--- Work request ---
Would you please output the data exactly, omitting no line?

--- Given information ---
════

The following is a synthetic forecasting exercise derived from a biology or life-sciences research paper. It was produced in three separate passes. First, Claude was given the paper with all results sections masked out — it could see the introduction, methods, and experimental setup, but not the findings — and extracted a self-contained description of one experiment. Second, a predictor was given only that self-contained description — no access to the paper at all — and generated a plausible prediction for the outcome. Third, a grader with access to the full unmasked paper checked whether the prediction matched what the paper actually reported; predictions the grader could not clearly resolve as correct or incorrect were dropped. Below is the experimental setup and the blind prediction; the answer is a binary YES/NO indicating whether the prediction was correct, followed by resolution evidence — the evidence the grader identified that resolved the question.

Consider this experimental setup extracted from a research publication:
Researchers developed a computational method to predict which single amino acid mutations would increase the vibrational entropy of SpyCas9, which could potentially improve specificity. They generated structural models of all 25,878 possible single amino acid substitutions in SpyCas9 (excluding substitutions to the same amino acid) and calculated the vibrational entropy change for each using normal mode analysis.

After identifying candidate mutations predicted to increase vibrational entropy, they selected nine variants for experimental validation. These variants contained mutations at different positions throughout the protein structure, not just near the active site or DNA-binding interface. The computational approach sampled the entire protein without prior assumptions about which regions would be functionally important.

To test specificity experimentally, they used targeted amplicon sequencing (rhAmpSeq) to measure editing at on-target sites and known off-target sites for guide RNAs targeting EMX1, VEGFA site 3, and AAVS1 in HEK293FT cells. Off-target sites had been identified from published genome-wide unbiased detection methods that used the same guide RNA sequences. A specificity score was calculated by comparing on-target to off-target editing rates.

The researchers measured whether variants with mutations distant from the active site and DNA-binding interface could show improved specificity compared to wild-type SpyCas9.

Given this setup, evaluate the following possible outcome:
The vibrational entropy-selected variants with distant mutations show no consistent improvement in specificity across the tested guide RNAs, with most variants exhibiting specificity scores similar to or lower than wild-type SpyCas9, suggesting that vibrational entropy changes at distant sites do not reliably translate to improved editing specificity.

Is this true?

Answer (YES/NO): NO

════

--- Reply ---
The following is a synthetic forecasting exercise derived from a biology or life-sciences research paper. It was produced in three separate passes. First, Claude was given the paper with all results sections masked out — it could see the introduction, methods, and experimental setup, but not the findings — and extracted a self-contained description of one experiment. Second, a predictor was given only that self-contained description — no access to the paper at all — and generated a plausible prediction for the outcome. Third, a grader with access to the full unmasked paper checked whether the prediction matched what the paper actually reported; predictions the grader could not clearly resolve as correct or incorrect were dropped. Below is the experimental setup and the blind prediction; the answer is a binary YES/NO indicating whether the prediction was correct, followed by resolution evidence — the evidence the grader identified that resolved the question.

Consider this experimental setup extracted from a research publication:
Researchers developed a computational method to predict which single amino acid mutations would increase the vibrational entropy of SpyCas9, which could potentially improve specificity. They generated structural models of all 25,878 possible single amino acid substitutions in SpyCas9 (excluding substitutions to the same amino acid) and calculated the vibrational entropy change for each using normal mode analysis.

After identifying candidate mutations predicted to increase vibrational entropy, they selected nine variants for experimental validation. These variants contained mutations at different positions throughout the protein structure, not just near the active site or DNA-binding interface. The computational approach sampled the entire protein without prior assumptions about which regions would be functionally important.

To test specificity experimentally, they used targeted amplicon sequencing (rhAmpSeq) to measure editing at on-target sites and known off-target sites for guide RNAs targeting EMX1, VEGFA site 3, and AAVS1 in HEK293FT cells. Off-target sites had been identified from published genome-wide unbiased detection methods that used the same guide RNA sequences. A specificity score was calculated by comparing on-target to off-target editing rates.

The researchers measured whether variants with mutations distant from the active site and DNA-binding interface could show improved specificity compared to wild-type SpyCas9.

Given this setup, evaluate the following possible outcome:
The vibrational entropy-selected variants with distant mutations show no consistent improvement in specificity across the tested guide RNAs, with most variants exhibiting specificity scores similar to or lower than wild-type SpyCas9, suggesting that vibrational entropy changes at distant sites do not reliably translate to improved editing specificity.

Is this true?

Answer (YES/NO): NO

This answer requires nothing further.